VORSICHT KUNST!
Wie na Adorno nog de moed heeft een esthetische theorie te ontwerpen staat voor een pijnlijk dilemma: aan de ene kant de valkuil van de dialectiek waarin elke uitspraak over vooruitgang onontkoombaar lijkt te verdwijnen, aan de ander kant de draaikolk van de semiotiek, waarin elke betekenisgeving in de taal gaat rondtollen in een leegte van teken en betekenis. De dialectiek als uitgangspunt – ook in zijn negatieve variant bij Adorno – verliest terrein als ontwikkeling naast vooruitgang ook recessie kan betekenen. Anders gezegd, de kunst als fakkeldrager voor een betere en meer rechtvaardige samenleving heeft al lang haar geloofwaardigheid verloren.
Het is niet meer de kunstenaar, maar het ‘circuit’, van galerie, museum en kunstkritiek, dat de ontwikkeling van de kunst in handen heeft.
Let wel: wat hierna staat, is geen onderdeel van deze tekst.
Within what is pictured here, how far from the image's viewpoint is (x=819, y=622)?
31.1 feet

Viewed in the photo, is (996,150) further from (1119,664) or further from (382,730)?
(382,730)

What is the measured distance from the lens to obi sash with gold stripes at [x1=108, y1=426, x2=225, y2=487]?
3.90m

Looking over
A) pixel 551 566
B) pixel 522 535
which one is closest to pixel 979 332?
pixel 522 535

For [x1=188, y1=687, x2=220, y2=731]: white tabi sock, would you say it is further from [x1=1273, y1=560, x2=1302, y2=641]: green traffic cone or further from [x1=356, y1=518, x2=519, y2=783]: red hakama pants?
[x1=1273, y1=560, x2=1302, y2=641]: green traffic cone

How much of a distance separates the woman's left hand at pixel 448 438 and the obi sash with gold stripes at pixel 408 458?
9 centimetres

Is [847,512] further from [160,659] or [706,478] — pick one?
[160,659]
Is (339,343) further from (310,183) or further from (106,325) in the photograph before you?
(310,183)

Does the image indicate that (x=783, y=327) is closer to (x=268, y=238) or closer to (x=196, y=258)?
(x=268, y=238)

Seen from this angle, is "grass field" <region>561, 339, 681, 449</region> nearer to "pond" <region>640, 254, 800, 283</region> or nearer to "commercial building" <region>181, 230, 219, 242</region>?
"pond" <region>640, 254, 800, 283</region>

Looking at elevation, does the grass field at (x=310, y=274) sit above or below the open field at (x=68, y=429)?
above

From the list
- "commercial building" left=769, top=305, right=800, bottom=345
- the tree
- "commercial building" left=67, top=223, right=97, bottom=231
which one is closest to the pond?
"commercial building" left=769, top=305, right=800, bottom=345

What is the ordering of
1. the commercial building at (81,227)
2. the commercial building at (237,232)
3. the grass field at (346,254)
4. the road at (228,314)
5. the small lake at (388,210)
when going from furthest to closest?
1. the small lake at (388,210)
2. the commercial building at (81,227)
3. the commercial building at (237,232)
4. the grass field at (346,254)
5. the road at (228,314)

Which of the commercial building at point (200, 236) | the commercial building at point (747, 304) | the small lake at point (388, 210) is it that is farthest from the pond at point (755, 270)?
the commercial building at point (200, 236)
Elke poging van kunstenaars in het recente verleden om te ontsnappen aan deze dwangbuis is tot mislukken gedoemd, zolang kunstkritiek geen theoretisch fundament en geen ideologische uitgangspunten meer heeft. Kunstenaars dreigen een gave te verliezen die in feite hun enige bestaansrecht vormt, de verplichting om wat Brecht heeft genoemd ‘an der Änderung der Zustände zu arbeiten’.
Begrippen als helderheid en evidentie zijn tegenwoordig niet in de mode en zeker niet op het terrein van de esthetica. Wat echt mooi is, is vandaag de dag onbenoembaar, nooit helemaal aanwezig, hooguit op het punt zich te onthullen. Schoonheid kan niet worden omschreven of gedefinieerd, het kan alleen worden opgeroepen. Het esthetische is er niet, het verschijnt.
Het zit achter de dingen die zich aandienen als onaffe verschijnselen. De zon mag niet te helder schijnen. Het moet regenen altijd maar regenen. De romantiek viert hoogtij nu kunst defintief mystiek is geworden. Kunst is de permanente geboorte van mystiek en kunstenaars zijn de vrijgestelde verloskundigen. Het is zoals Bruce Nauman zo treffend heeft beweerd: The true artist helps the world by revealing mystic truths.’
Wat er precies gebeurt als ik naar een schilderij kijk en zeg ík vind het mooi’ – die vraag is taboe. Daarmee wordt een gebied betreden dat als een verboden zone omzichtig ontweken dient te worden. VORSICHT KUNST! Wat zich achter de afrastering bevindt zou haast besmette grond kunnen zijn met een te hoog becquerelgehalte. Er is niets dat meer geheimzinnig is dan esthetische straling.
Maar wat erger is, door de verboden zone te betreden zou misschien een nog veel rampzaliger ontdekking kunnen worden gedaan. Stel je voor: er is helemaal geen straling, alleen schone regen en heldere lucht. En als het toppunt van ellende dan nog niet is bereikt, voltrekt zich de grootste calamiteit die men zich denken kan: langzaam verschijnt er een volledig verklaarbare regenboog.
De verboden zone van de esthetica wordt in de hedendaagse kunstkritiek doorgaans niet alleen ontweken, maar ook zorgvuldig in tact gehouden. Zo wordt kunstkritiek een ritueel dat zich onttrekt aan de verbeelding en daarmee verzandt in steriliteit of zich onttrekt aan het verstand ren daarmee ontaardt in getolereerde mystificaties die naadloos aansluiten op ontwikkelingen die zich in de kunst zelf aandienen.